На глазах Феликса и Дианы кровь быстро перестала идти, края широкой раны стянулись, образовался красный рубец, который почти сразу рассосался, не оставив следа.

Когда оба отошли от шока, Феликс выронил кинжал, схватил руку Ильи и стал её осматривать. Не веря своим глазам, провёл по предплечью своей кистью.

– Чисто, разрази меня гром! Так не бывает!

– Ты видел сам.

Центурион плюхнулся на скамью и провёл по лицу ладонями.

– Диана, принеси нам вина…

Девушка убежала, утирая слёзы.

Центурион потряс головой, всё ещё не веря произошедшему.

– Как-то ты жестоко с собой…

– А разве по-другому ты бы поверил? Слова – лишь колебания воздуха.

– Верно. Прости, никогда не думал, что увижу чудо…

Центурион встал, потрогал Илью, потыкал в него пальцем: тело было тёплое, кожа гладкая, мышцы упругие.

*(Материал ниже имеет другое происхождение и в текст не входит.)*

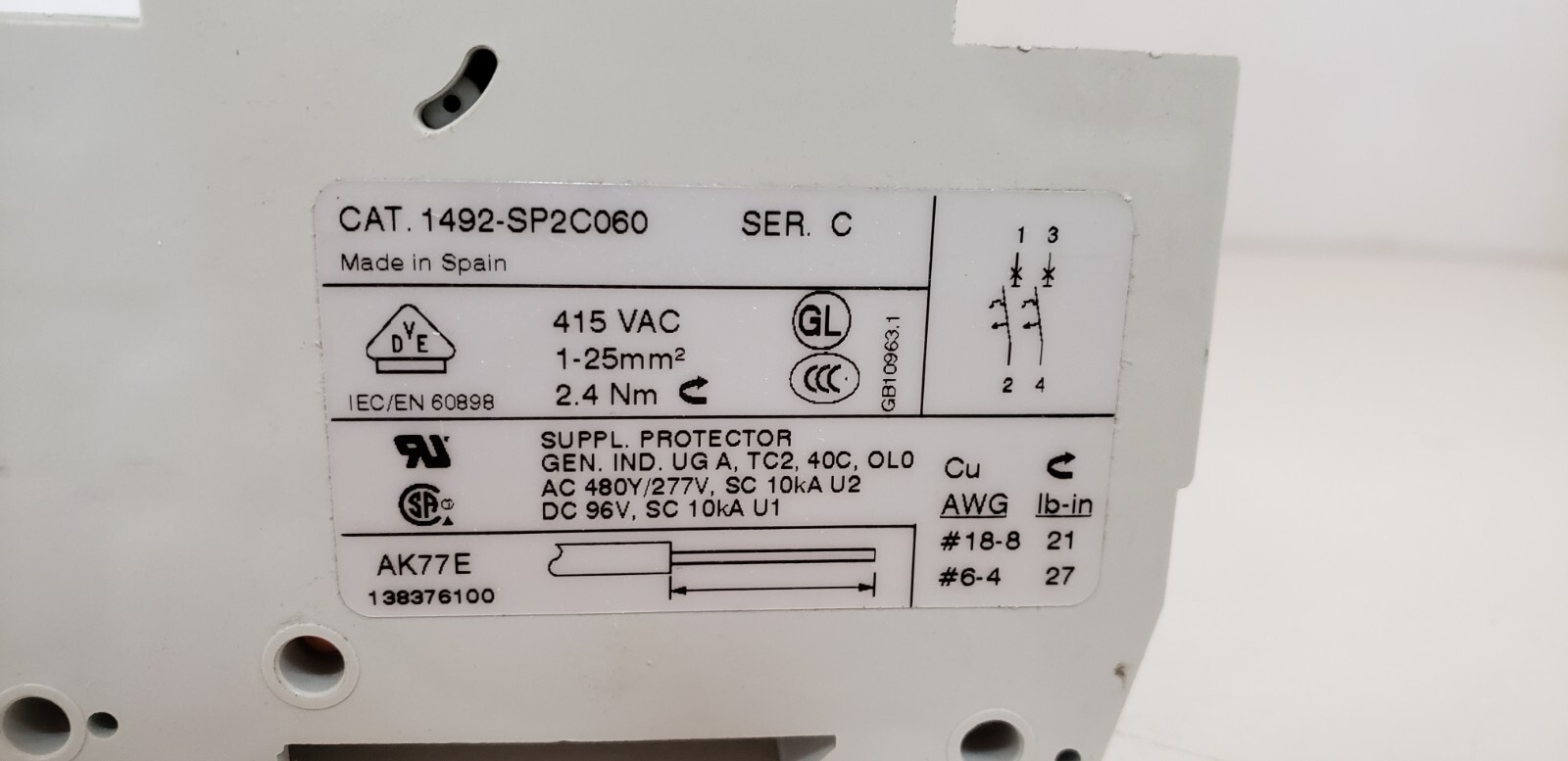 ALLEN BRADLEY 1492-SP2C060 CIRCUIT BREAKER, 6A, 2 POLE, 480Y/277V, SER C., NIB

Всё как у людей.

Когда Диана принесла кувшин с вином и две кружки, Феликс налил себе полную и выпил. Потом наполнил обе кружки.

– Выпьем! Нам есть о чём поговорить.

– Отец, можно, я унесу нож?

– Боишься за Илью? Унеси. И не возвращайся пока, нам есть о чём поговорить наедине…

Когда Диана удалилась, Феликс спросил:

– Из каких краёв ты родом?

Илья в ответ только вздохнул: ну вот, опять расспросы…

– Варвар я, с Руси – есть такие земли на восход от Галлии.

– Не лжёшь?

– Зачем мне, что это изменит?

– Я не христианин, мои предки верили другим богам. А сейчас я ни в кого не верю – ни в Юпитера, ни в Зевса.

Илья молчал, не торопил Феликса – тот и так с трудом подбирал слова.

– Мне хотелось подыскать для дочери славного парня. Пойми, кто из отцов не желает дочери счастья? Кто не хочет увидеть внуков, продлить свой род… И когда я увидел тебя утром, скажу честно – возрадовался. Хорош собой, не глуп. Потом, после разговора с… впрочем, имя этого человека тебе ничего не скажет – угомонился. А теперь не знаю, что делать. Ты не иудей?

– Разве похож?

– Нет.

После двух кружек вина лицо центуриона раскраснелось, на лбу выступил пот.

– Феликс, если ты боишься за дочь, я сейчас же уйду.

– Если бы было куда, ты бы не пришёл с дочерью.

О, центурион может мыслить логично и делать выводы. Браво! От вояки Илья такого не ожидал.

– Хорошо, я просто не хочу доставлять вашему дому неудобства или беспокойство. Ты можешь помочь найти мне службу? Скажем, у богатого человека?